Brief A:
In the passage on data automation for AI-based autonomy, what term does the AI training world use for much of this work?
Brief B:
Please quote the passage on data automation for AI-based autonomy between "Also, bug fixes" and "picture demonstrating that.", inclusive.

But also, the implementation process itself needs data automation facilities. I’ll discuss this more below, but the short version is as follows: Designing AI-based autonomy is mostly about ML training. And to train the system correctly on the “full space of things it may encounter” you have to explore that space, and also codify what are “good” and “bad” behaviors in the space. This sounds a lot like coverage and checking.

Also, bug fixes / feature additions are mostly about adding (corrective and negative) examples to the training set. And all that exploring, finding bug examples and so on needs more-or-less the same V&V facilities (which we now call data automation facilities). Note that the AI training world uses the term “data flywheel” for much of this.

Perhaps it is no exaggeration to say that the majority of the effort of building and deploying such systems is about data automation. See below a high-level picture demonstrating that.

Recorded information:

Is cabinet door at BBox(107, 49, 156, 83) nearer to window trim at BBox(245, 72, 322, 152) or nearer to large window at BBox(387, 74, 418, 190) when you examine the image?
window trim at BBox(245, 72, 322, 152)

Expected output A:
The term is "data flywheel."

Expected output B:
Also, bug fixes / feature additions are mostly about adding (corrective and negative) examples to the training set. And all that exploring, finding bug examples and so on needs more-or-less the same V&V facilities (which we now call data automation facilities). Note that the AI training world uses the term “data flywheel” for much of this.

Perhaps it is no exaggeration to say that the majority of the effort of building and deploying such systems is about data automation. See below a high-level picture demonstrating that.